Work instruction
From the entries below, copy each line in which the word "Requires" occurs.

Data under study
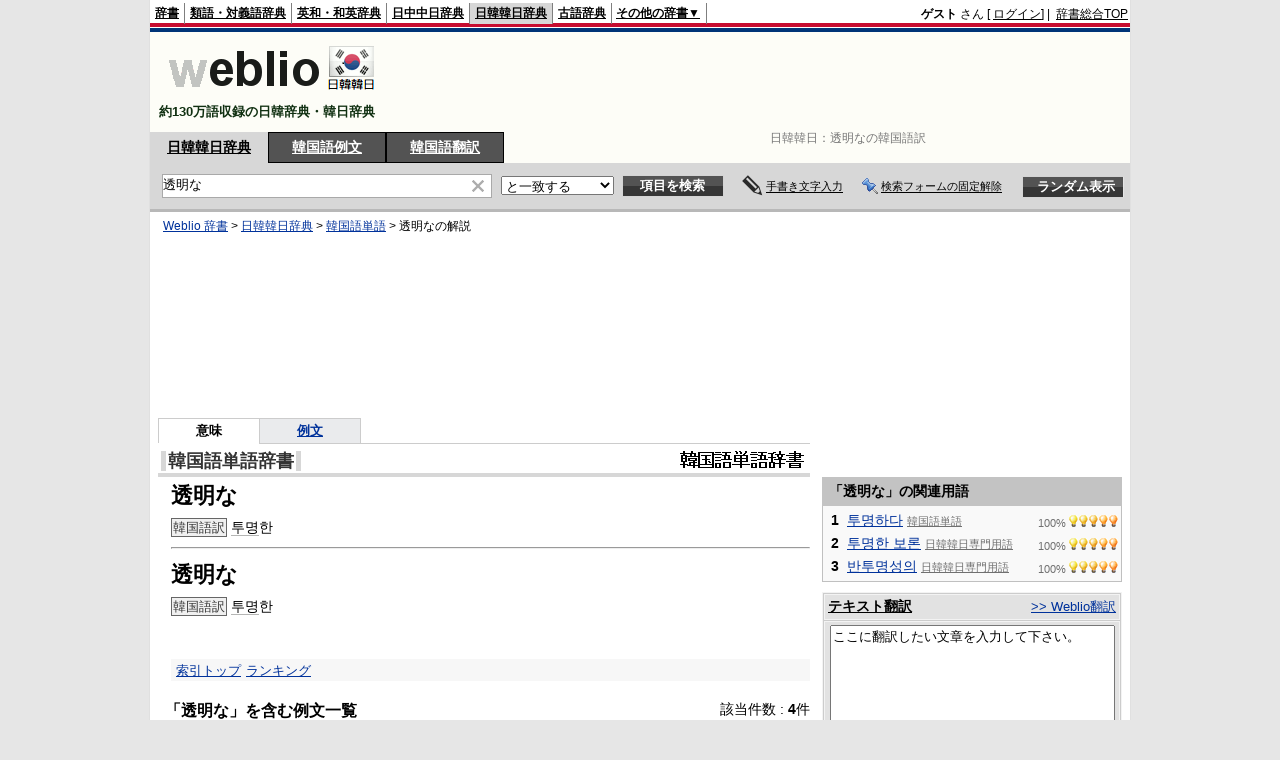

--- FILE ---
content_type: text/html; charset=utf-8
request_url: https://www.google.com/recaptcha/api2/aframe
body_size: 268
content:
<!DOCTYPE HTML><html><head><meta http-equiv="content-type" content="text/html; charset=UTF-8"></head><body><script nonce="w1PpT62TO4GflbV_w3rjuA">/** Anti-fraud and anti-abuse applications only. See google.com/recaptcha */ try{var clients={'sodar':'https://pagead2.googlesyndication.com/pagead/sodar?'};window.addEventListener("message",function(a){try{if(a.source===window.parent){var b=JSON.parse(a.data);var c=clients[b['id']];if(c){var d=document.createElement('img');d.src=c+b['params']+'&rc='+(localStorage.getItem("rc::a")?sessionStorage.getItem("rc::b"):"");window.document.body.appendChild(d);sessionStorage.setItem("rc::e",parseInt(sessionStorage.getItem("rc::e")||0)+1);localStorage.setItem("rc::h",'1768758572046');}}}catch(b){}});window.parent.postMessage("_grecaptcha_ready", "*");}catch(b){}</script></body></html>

* * *

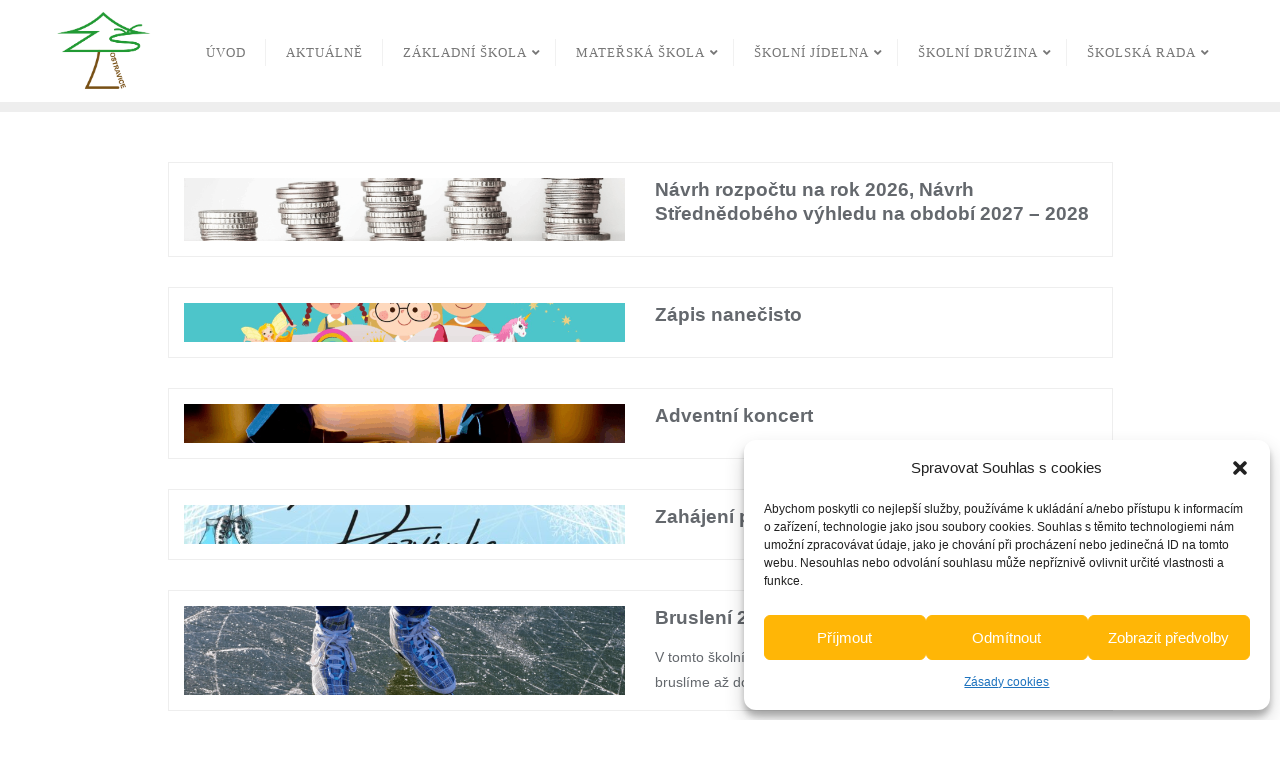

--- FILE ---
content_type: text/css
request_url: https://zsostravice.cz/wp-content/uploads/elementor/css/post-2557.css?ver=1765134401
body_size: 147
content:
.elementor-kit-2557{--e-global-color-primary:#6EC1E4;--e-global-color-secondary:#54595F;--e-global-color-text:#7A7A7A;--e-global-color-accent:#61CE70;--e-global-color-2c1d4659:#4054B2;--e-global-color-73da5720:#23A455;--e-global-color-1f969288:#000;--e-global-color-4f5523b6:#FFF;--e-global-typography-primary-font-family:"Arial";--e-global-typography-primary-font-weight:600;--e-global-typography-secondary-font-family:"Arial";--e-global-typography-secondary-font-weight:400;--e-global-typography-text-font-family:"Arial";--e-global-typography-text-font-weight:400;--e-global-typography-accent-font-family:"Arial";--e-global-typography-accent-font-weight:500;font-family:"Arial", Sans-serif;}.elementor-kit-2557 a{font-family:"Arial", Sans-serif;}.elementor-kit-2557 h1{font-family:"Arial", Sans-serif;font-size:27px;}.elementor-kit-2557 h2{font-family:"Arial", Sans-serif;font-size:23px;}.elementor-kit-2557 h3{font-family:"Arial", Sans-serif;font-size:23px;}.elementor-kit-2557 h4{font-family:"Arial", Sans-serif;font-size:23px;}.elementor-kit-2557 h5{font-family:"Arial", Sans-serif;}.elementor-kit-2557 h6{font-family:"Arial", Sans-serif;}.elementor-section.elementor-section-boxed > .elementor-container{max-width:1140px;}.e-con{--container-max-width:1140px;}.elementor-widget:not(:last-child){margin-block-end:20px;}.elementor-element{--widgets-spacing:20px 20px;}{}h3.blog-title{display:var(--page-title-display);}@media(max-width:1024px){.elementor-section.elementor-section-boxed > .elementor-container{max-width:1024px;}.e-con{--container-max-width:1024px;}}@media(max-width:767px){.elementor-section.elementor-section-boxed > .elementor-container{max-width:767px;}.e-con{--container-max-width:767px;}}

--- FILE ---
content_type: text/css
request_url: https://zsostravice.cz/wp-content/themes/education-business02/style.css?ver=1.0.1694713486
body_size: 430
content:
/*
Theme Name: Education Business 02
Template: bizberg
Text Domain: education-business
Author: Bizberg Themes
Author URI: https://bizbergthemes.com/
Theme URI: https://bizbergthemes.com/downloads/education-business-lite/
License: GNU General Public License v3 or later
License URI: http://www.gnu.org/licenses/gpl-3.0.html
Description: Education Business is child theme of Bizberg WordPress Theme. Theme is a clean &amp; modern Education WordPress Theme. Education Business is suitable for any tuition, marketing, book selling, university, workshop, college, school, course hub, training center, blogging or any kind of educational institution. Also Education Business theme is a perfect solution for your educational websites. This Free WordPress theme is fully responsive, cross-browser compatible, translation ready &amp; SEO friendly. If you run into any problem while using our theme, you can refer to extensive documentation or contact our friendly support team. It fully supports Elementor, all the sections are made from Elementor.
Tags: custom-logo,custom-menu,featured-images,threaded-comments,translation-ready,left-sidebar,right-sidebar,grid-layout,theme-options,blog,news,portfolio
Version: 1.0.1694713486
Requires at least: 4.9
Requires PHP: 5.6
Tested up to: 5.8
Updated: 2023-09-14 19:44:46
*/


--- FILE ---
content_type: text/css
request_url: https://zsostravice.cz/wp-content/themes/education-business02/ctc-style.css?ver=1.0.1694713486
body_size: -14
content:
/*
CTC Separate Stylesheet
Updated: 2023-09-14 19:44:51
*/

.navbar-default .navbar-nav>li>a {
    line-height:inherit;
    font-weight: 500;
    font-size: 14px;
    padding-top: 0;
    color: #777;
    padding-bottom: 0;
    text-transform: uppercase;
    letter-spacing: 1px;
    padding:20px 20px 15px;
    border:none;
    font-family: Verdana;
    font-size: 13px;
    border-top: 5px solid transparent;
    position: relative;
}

Written response
Requires at least: 4.9
Requires PHP: 5.6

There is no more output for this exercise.